Havana's public transportation, when I was there, was awful. The buses were more like horse trailers—the infamous "camels"—stuffy, crowded, and downwind from the semi-truck that pulled it, spewing smoke into the "bus," which could be filled with a couple hundred people, many of them chain-smoking. (They've since been replaced with regular city buses.) So Cubans, who regularly have to innovate around their country's lack of resources and unresponsive bureaucracy, came up with a two-tiered taxi system. There are shiny new taxis for tourists that look and operate exactly like taxis everywhere else in the world, and massive old American junkers that operate almost exactly like the no-stop bus route:

The old cars like Chevrolets from the '50 recognizable by their taxi signs at the front window. They ride a one way route, Cubans stand along the route and hop in and out. The Almendrones (Cuban slang for old car) start their route at Parque Central at the corner of Prado and Neptuno, this is the main route that go from the corner of Parque Central at the Italian restaurant to Miramar or Marianao.

In essence, there's a premium taxi that takes you and only you where you want to go and costs about as much as taxis anywhere, and a collective taxi that's somewhere in between a taxi and a bus.

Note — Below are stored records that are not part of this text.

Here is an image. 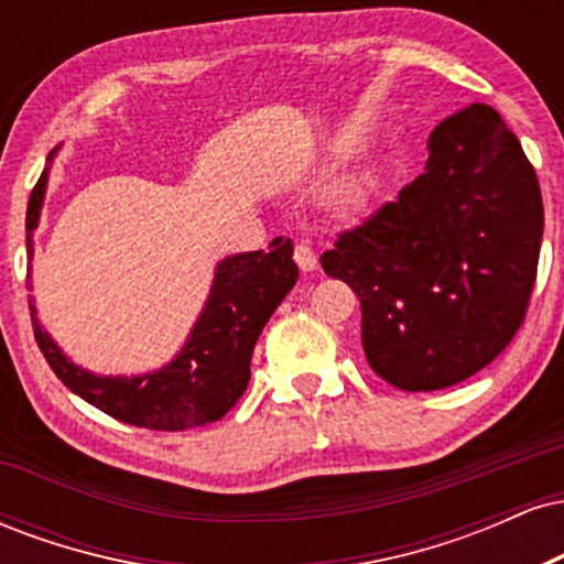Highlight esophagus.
<instances>
[{
    "mask_svg": "<svg viewBox=\"0 0 564 564\" xmlns=\"http://www.w3.org/2000/svg\"><path fill=\"white\" fill-rule=\"evenodd\" d=\"M294 260H296V264H300L302 273H313V270L318 268V254H315L313 246L310 243L294 246Z\"/></svg>",
    "mask_w": 564,
    "mask_h": 564,
    "instance_id": "obj_1",
    "label": "esophagus"
}]
</instances>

If you hail one, it'll take you where you're going within a reasonable range, but it might stop for other people if there happens to be room. So it's slower, but it's much cheaper; the only thing in America I've found like it, save for the no-stop idea, is college "drunk vans."

It's only my second-favorite Cuban civic innovation, though. My favorite is el último: when you go somewhere and there's a really long line—it's a socialist country, there are lots of them—you ask el último? and whoever's last in line tells you that they're the last. Then you're it, and the process repeats itself. It obviates the need for a line itself, sort of like the flashing beepers they give you at Applebees but with a dollop of social cohesion:

We accomplish a lot with these four words. Everyone knows immediately the line’s sequence which instills instant order to an inherently disorderly affair, plus it allows us to abandon the line concept altogether. Once you know who you follow by taking the último, and once someone shows up to take the último from you, there’s no need to actually stand in line. The system gives us the freedom to disperse and loiter, catch some shade or take a load off.